La référence à une personne privée exclut une personne publique qui se présenterait comme opérateur économique au sens des directives communautaires. Cette exclusion est contraire aux principes constitutionnels de liberté d’accès à la commande publique et d’égalité de traitement des candidats.
Enfin, je ne veux pas gâter votre plaisir, à vous qui, en réécrivant complètement le dispositif de cette proposition de loi, avez très largement contribué à assurer la clarté et la lisibilité de ce texte, garantes de sécurité juridique lors de sa future application.
Néanmoins, concernant la procédure de mise en concurrence, quelques doutes peuvent encore subsister. Il aurait peut-être été envisageable de renvoyer aux règles de procédure applicables au contrat envisagé et de n’indiquer, dans l’article concerné, que les éléments spécifiques à la procédure de création de la SEM à opération unique et d’attribution du contrat à cette société.
Vous n’aurez pas manqué, mesdames, messieurs les sénateurs, de relever l’extrême prudence qui est la mienne, non pas pour avancer quelque critique, mais simplement quelques questionnements purement amicaux. Je sais trop votre souci de perfection qui a trouvé ici toute sa place, pour venir bousculer un texte dont le Gouvernement se satisfait.
Il s’en satisfait, fort de l’expérience réussie des sociétés publiques locales nées dans cet hémicycle, fort aussi de la conviction et de la détermination des auteurs de cette proposition de loi, fort enfin de sa propre conviction que les collectivités locales ont besoin plus que jamais qu’on leur fasse confiance et qu’on facilite et simplifie toutes nos procédures administratives.

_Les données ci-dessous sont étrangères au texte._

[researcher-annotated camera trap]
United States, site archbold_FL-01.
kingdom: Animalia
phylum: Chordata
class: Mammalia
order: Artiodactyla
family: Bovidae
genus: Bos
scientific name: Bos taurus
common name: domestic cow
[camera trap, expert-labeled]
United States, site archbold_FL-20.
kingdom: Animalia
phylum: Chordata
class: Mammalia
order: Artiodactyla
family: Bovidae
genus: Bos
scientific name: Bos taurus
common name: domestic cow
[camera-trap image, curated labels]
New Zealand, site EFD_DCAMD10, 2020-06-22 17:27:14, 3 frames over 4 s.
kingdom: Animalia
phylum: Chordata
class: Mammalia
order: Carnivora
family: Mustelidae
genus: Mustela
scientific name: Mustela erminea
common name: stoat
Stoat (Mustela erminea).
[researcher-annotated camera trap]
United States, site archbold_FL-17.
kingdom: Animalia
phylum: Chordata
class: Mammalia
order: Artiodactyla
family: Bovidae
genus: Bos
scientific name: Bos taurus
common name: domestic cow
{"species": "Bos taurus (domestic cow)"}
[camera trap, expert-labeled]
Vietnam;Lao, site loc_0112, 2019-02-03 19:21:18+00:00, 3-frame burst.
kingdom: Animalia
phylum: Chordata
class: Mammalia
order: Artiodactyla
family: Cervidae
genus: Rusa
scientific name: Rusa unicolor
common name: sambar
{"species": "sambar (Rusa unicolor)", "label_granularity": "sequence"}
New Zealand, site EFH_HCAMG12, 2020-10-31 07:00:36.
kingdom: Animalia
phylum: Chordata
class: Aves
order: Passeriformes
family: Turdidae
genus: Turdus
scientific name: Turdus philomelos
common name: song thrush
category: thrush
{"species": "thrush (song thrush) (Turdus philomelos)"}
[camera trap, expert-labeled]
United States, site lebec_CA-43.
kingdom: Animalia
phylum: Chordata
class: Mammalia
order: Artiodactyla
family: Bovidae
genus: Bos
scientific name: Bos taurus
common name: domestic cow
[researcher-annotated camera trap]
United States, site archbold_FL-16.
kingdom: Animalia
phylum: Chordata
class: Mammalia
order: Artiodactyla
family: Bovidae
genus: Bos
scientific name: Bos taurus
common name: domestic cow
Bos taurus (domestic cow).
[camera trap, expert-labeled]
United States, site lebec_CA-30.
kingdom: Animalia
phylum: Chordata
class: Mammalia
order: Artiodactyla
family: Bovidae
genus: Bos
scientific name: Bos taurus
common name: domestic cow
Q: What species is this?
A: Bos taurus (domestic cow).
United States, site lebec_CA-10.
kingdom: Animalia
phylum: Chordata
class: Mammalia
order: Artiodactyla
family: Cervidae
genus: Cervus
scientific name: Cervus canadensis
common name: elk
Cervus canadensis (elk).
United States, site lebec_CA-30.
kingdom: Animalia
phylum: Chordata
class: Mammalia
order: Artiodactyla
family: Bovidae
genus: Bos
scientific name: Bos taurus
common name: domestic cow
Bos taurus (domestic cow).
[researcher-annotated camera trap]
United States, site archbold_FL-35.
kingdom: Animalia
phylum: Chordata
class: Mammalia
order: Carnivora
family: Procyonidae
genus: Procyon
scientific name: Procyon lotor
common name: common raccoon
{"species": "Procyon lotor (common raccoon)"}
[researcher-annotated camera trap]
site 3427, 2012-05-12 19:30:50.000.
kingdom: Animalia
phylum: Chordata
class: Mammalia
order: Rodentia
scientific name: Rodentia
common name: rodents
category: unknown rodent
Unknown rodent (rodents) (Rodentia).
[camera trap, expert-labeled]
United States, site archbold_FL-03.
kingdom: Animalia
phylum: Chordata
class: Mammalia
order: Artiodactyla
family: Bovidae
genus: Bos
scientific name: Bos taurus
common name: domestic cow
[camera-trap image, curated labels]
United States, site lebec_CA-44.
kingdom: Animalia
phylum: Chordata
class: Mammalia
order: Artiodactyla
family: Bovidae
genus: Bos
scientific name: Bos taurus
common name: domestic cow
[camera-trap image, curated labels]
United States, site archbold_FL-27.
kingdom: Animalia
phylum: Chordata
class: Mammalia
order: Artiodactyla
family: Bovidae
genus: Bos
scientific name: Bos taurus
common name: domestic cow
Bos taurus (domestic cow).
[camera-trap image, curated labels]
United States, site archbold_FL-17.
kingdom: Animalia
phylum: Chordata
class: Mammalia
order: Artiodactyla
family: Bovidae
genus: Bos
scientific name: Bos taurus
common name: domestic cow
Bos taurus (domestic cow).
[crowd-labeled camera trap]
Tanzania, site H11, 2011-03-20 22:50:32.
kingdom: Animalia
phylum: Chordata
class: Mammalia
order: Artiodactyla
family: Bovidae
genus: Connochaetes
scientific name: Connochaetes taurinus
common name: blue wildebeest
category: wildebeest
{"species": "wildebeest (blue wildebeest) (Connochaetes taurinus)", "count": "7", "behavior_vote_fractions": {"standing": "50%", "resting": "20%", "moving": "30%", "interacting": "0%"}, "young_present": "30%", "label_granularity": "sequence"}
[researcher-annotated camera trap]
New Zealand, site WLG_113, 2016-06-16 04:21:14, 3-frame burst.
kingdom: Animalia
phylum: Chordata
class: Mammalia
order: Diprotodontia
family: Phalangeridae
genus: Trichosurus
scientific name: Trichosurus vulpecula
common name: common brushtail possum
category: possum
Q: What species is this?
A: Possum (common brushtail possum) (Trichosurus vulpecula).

C’est pourquoi, mesdames, messieurs les sénateurs, j’espère pouvoir rester jusqu’à la fin des travaux sur ce texte, afin d’assister avec satisfaction au vote final qui ne manquera pas d’être émis dans les meilleures conditions possible. Cependant, d’ores et déjà, je vous prie de m’excuser si je devais vous abandonner pour participer aux débats à l’Assemblée nationale sur un texte dont j’ai dit que vous l’aviez examiné avec beaucoup de sagesse, le projet de loi de modernisation de l’action publique territoriale et d’affirmation des métropoles.